BEGIN DATA FOR THIS TASK

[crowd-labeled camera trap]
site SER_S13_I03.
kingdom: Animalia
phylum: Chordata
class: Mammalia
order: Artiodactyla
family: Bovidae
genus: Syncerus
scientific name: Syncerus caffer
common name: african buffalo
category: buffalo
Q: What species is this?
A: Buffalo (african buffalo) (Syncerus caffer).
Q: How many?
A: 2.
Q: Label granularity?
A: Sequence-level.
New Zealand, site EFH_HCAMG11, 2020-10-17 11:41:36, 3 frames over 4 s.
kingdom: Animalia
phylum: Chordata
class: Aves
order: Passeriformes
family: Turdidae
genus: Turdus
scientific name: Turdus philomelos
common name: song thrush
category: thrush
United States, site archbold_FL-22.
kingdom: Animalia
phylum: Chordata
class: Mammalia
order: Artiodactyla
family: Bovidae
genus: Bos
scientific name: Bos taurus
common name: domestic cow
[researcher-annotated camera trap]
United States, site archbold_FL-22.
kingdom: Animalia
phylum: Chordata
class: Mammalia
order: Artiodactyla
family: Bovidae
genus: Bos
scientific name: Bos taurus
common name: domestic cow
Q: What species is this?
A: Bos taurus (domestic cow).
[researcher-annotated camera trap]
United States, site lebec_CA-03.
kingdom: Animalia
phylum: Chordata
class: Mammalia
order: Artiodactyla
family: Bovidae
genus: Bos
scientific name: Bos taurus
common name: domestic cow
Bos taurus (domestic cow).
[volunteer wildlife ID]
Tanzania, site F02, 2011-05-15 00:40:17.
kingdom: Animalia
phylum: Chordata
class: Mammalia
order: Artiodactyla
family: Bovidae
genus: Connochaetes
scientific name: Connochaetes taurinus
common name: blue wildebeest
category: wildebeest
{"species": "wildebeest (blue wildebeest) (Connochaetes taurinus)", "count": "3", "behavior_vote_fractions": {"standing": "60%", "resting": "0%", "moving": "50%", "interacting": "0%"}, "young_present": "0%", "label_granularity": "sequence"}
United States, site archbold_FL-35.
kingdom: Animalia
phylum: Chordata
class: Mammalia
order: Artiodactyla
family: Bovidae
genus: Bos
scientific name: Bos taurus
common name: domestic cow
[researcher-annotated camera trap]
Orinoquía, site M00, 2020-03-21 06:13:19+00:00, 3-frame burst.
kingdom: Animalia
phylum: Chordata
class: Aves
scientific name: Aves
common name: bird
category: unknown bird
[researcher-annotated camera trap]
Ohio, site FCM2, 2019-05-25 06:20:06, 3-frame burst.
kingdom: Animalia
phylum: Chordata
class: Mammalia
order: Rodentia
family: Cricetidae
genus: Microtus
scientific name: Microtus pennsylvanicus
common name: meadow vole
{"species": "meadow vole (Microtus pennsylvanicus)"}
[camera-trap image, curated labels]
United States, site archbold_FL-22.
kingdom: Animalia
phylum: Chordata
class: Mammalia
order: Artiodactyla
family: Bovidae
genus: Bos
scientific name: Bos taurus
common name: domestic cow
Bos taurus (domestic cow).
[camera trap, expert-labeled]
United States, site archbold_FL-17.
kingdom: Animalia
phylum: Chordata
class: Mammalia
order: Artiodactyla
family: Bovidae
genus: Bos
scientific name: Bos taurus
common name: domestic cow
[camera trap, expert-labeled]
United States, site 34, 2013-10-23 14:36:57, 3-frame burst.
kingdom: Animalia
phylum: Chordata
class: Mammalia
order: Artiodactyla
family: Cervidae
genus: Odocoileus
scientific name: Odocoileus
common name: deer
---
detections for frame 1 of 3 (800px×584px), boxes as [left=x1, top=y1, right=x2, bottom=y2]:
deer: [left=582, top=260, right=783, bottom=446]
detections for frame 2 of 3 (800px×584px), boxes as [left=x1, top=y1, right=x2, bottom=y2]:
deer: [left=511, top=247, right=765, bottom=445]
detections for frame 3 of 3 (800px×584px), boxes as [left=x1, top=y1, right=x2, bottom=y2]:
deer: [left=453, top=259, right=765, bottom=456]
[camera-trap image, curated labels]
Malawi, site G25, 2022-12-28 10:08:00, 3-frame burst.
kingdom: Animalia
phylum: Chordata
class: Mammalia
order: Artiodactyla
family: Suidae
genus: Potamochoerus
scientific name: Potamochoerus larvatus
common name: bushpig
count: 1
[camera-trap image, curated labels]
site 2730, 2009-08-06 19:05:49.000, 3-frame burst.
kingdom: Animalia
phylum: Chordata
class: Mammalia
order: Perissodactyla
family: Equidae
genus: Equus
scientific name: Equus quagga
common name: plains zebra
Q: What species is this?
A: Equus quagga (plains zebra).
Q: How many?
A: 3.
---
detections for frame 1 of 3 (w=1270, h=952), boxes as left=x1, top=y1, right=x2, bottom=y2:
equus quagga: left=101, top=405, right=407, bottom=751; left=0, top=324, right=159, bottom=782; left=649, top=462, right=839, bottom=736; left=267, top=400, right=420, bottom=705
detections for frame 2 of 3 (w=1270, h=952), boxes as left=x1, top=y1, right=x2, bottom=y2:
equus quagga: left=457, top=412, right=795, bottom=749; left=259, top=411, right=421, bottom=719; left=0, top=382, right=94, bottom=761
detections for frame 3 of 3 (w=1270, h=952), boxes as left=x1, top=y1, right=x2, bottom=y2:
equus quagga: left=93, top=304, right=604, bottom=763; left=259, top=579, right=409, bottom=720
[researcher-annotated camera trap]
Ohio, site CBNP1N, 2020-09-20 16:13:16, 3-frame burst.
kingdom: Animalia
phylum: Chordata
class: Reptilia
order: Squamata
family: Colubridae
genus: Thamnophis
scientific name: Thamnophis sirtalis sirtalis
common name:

END DATA FOR THIS TASK

▸ WORK TO BE COMPLETED
If a line of the material contains the string "Connochaetes", count it; give only the total.

▸ WRITTEN SOLUTION
3